Perusing the predictably long MetaFilter thread on Katrina, the Category 5 hurricane currently bearing down on New Orleans, I thought it might be worthwhile to stripmine it for links. Current projection has the storm, reportedly sporting 175mph winds, making landfall late Sunday night and hitting the city dead center. My thoughts are with the city, a unique American treasure.

I linked to these live webcams in NOLA already, but they are worth another link.

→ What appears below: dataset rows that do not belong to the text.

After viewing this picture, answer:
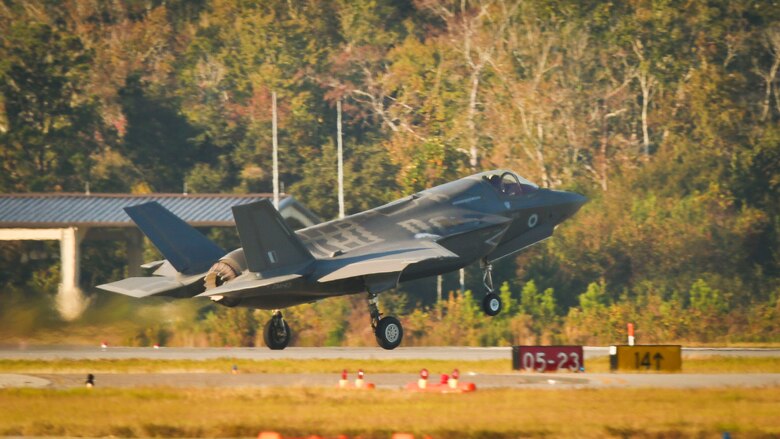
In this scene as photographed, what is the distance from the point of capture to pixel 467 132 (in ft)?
214

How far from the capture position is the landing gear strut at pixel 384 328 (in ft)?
106

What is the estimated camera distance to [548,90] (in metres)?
66.7

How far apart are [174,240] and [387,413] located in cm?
1052

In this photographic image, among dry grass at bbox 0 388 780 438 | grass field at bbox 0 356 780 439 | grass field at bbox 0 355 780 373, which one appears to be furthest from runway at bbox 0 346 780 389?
dry grass at bbox 0 388 780 438

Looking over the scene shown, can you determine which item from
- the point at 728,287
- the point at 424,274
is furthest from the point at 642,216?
the point at 424,274

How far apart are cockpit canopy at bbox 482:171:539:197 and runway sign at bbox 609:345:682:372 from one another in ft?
17.0

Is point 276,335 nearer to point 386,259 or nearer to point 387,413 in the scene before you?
point 386,259

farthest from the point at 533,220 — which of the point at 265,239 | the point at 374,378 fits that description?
the point at 265,239

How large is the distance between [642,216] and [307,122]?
2025cm

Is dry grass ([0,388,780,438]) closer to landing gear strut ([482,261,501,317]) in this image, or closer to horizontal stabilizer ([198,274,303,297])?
horizontal stabilizer ([198,274,303,297])

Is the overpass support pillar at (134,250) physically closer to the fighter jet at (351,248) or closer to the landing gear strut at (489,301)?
the fighter jet at (351,248)

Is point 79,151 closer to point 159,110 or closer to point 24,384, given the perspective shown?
point 159,110

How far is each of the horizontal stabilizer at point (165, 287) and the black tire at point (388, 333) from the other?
4.37 metres

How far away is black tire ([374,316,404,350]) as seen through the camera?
1276 inches
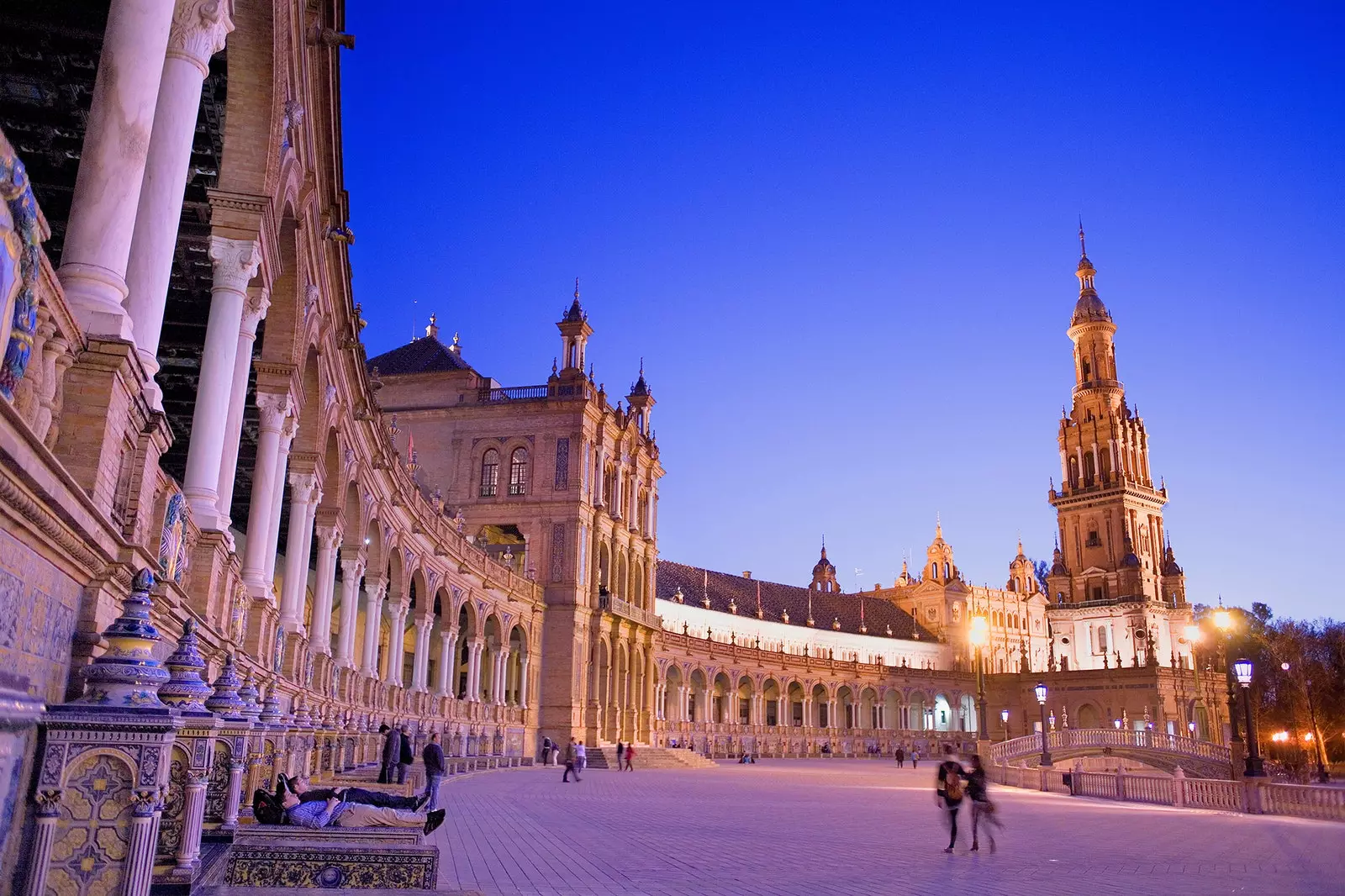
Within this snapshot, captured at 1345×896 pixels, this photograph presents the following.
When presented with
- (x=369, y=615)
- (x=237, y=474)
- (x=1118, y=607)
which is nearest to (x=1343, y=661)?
(x=1118, y=607)

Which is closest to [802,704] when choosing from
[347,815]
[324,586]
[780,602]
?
[780,602]

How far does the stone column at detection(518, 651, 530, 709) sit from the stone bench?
139 feet

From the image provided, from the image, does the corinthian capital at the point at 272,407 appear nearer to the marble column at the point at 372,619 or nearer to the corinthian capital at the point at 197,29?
the corinthian capital at the point at 197,29

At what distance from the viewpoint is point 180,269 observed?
18812 mm

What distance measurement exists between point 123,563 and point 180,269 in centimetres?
1358

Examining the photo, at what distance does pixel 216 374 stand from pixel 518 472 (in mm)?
42655

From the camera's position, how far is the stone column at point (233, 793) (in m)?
9.88

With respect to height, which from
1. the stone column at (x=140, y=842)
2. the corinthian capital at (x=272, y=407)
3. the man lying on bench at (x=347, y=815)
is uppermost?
the corinthian capital at (x=272, y=407)

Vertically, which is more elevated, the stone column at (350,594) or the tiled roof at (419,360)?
the tiled roof at (419,360)

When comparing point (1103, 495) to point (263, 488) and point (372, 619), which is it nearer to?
point (372, 619)

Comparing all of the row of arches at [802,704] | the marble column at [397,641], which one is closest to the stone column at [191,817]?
the marble column at [397,641]

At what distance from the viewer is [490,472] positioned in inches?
2201

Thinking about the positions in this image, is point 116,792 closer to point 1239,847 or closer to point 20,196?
point 20,196

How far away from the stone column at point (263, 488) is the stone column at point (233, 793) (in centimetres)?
689
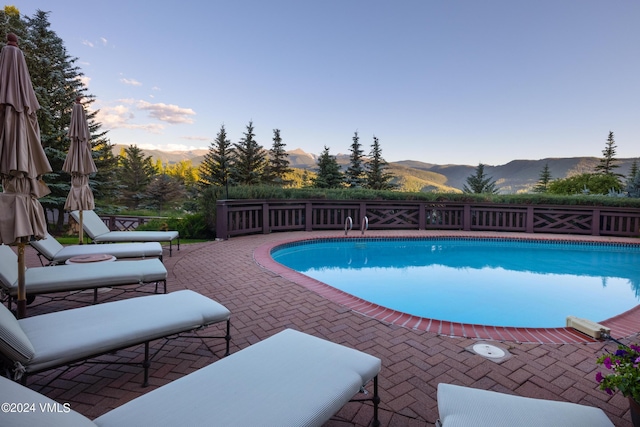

Weather.com’s map of Katrina’s projected path, and for comparison, this stormtrack map from
stormtrack.org.

To get an idea of the seriousness of this impending event, skim though this academic paper evaluating what might have happened had hurricane Ivan made landfall at New Orleans.

A Times-Picayune roundup of local resources for the storm. The Daily Lush has weighed in from Pat O’Brien’s, well written and worth a read.

Featured among the disaster’s predicted excreta are floating balls of fire ants.

Nova’s look at hurricanes includes a simulation of the tidal surge’s effects on the city basin.

The Hurricane Watch Network will be broadcasting on local radio beginning at about 2pm local time Sunday. A kind soul has whipped up a live stream for the Hurricane Watch Network’s broadcast.

Mark Kraft is providing some community resources on LJ for those affected by the storm, and a MetaTalk thread has opened for offers of couches and the like to the displaced denizens of New Orleans.

Willya looka that

Seattle P-I: “From Seattle’s lively blogosphere, a group is born – Chapter that meets monthly may be the biggest in world.”

On a map of the blogosphere, Seattle would probably stick out as a blinking hot spot for push-button publishing. Blogs of all kinds emerge from computers all over the city and its environs. Some cover urban culture (Seattlest.com), politics (SoundPolitics.com and Horsesass.org) or techno-babble (chris.pirillo.com), while others reveal blow-by-blow entries of personal struggles.

Biggest in the wold? My god. Too bad Daymented’s gone! Congrats, you Thursday fiends! There’s a nice pic of Anita and Jack. I only hope I never see coverage of the League’s (currently overdue) meetings in the paper of a morning.

from

Danelope passes on the welcome news that Gmail has added “From:” cloaking to their featureset.

However, I have been unable to access the dialog item in my settings panel, making me suspect that this must be one of those features that Google is deploying to a subset of users in advance of a full-scale rollout.